Vielen vielen Dank an dieser Stelle an Valmano, bei denen ich mir die Nixon Uhr aussuchen durfte. Ich habe erst daheim bemerkt, dass es eigentlich eine Männeruhr ist (gut, dass Bild mit dem haarigen Männerarm hätte ein Indiz sein können), aber das türkise Ziffernblatt hat mir auf Anhieb gefallen. Obwohl ich sonst gar kein silber trage, ist sie im Moment meine absolute Lieblingsuhr.

 P.S. Wer mich auf meiner Reise begleiten möchte, kann mich auf Instagram unter Foxografie besuchen kommen. Vielleicht erwische ich ja sogar ein Bild mit Kleiner Onkel..

22 Kommentare

  1. Wundervoller Post, Carolina, mit ganz tollen Bildern! 🙂 Manchmal möchte ich mich auch gerne einfach in mein Auto setzen und losfahren, iwohin, dahin wo der Wind mich hintreibt, einfach weit weg, am Strand übernachten, die Sterne zählen, am Morgen von den ersten Sonnenstrahlen geweckt werden und dann weiter, immer geradeaus, neue Orte entdecken, rauskommen, den Kopf freibekommen – einfach mal weg.. Meine Woche Urlaub ist auch so gut wie wieder um und dadurch, dass ich einfach so viel zu tun hatte, kam ich eig. nicht zum Entspannen.. Es waren tolle Sachen, die ich gemacht hab – keine Frage, aber es war kein Innehalten, kein Aufatmen und das ist das, was man mal braucht.. Zuhause funktioniert das mit all den Pflichten, die man hat und die man sich auferlegt aber nicht.. Ende September gehts für mich nach Mallorca und ich zähle schon die Tage..
    Ich wünsche euch eine schöne Auszeit und ein paar tolle, fabelhafte Momente! 🙂
    PS: Deie Haarfarbe gefällt mir wirklich super!

    • Carolina

      Danke Nadja!
      Man muss das einfach machen, ich sage das so leicht, schaffe es aber wenn ich ehrlich bin auch nicht ohne jemanden, der mich packt, schüttelt und sagt „wir machen das jetzt“.
      Ende September ist nicht so weit, also genieß die Vorfreude bis dahin und dann zieh es durch: Mal nichts tun!

      P.S. Dankeschön 🙂

  2. Soll ich dir mal was sagen? Du bist eine Art Vorbild für mich. Ich liebe,wie du schreibst, so natürlich, wie du ein bisschen schüchtern schaust und dennoch so viel ausstrahlst und wie du bist, beziehungsweise wie das, was man von dir so mitbekommt.
    Liebe Grüße aus dem Erzgebirge!

  3. Oh wow, wie wahr Deine Worte sind.
    Ich habe gerade einfach genau das gegenteilige Bedürfnis: Meinen Mann raus zu ziehen und mit ihm zusammen die Welt zu erkunden.
    Arbeit ist wichtig, dass wissen wir alles, aber Zeit zusammen noch mehr, du hast so Recht, wenn du sagst, dass Zeit endlich ist.
    Viel zu endlich und darum so kostbar.

    Ich wünsche Dir unglaublich viel Spaß in Schweden und werde mir direkt die Reise weiter auf Instagram ansehen!

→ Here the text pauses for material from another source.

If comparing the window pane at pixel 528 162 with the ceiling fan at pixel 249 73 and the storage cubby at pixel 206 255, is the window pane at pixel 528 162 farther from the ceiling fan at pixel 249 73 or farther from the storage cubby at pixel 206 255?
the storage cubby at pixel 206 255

    In Dankbarkeit für solche Worte,

    Liebst,
    Mona //
    Fleur&Fatale Fashion and Interior

  4. Ach wie schön! Toll geschrieben und wunderschöne Bilder!
    Mir ging es diesen Monat ganz genau so.
    Ich hatte nur deutlich mehr Zweifel an dem gemeinsamen Verreisen (an der Arbeit). Hatte Angst, dass ich Macken entdecke, die im Alltag untergehen. Man sich streitet. Es blöd wird.
    Aber jetzt bin ich vom Spontantrip zurück, mit breitem Grinsen und noch mehr Fernweh.
    (Da fällt mir auf, dass ich noch nie in Schweden war… und oh! Ja! Pippi! Meine Heldin Nummer 1! Hast du noch Platz im Koffer? 😉 )

    • Carolina

      Dankeschön! 🙂
      Das kann ich gut verstehen, aber wenn es so ist und man das feststellt – dann ist es eben so. Und entweder man rauft sich zusammen oder nicht. Was einen auch wieder schlauer macht. Unterwegs lernt man unglaublich viel Neues am anderen kennen, das im vertrauten Umfeld meist überhaupt nicht richtig zum Vorschein kommt.
      Schweden kann ich dir auf jeden Fall ans Herz legen, wunderschön und ruhig. Wenn du ein wenig Pause und Entschleunigung brauchst ist es dort perfekt. Nur gut essen können die Schweden leider überhaupt nicht 😀

  5. Sehr schöner Post zu einem Thema, das mich auch schon lange beschäftigt.
    Das Beste ist, dass solche spontanen Aktionen doch immernoch am meisten Spaß machen =)

    Die Uhr ist wunderschön und deine Fotos sind ein Traum.

    Liebe Grüße

    • Carolina

      Da hast du absolut Recht – große Erwartungen sind meist nur dafür verantwortlich, dass man im Nachhinhein enttäuscht ist. Klar, man soll sich Ziele setzen, wissen, was man möchte oder auch nicht – und nicht komplett ohne Erwartungen durch das Leben gehen. Nur sollte man die eben immer tiefer stapeln als in den Himmel hinein.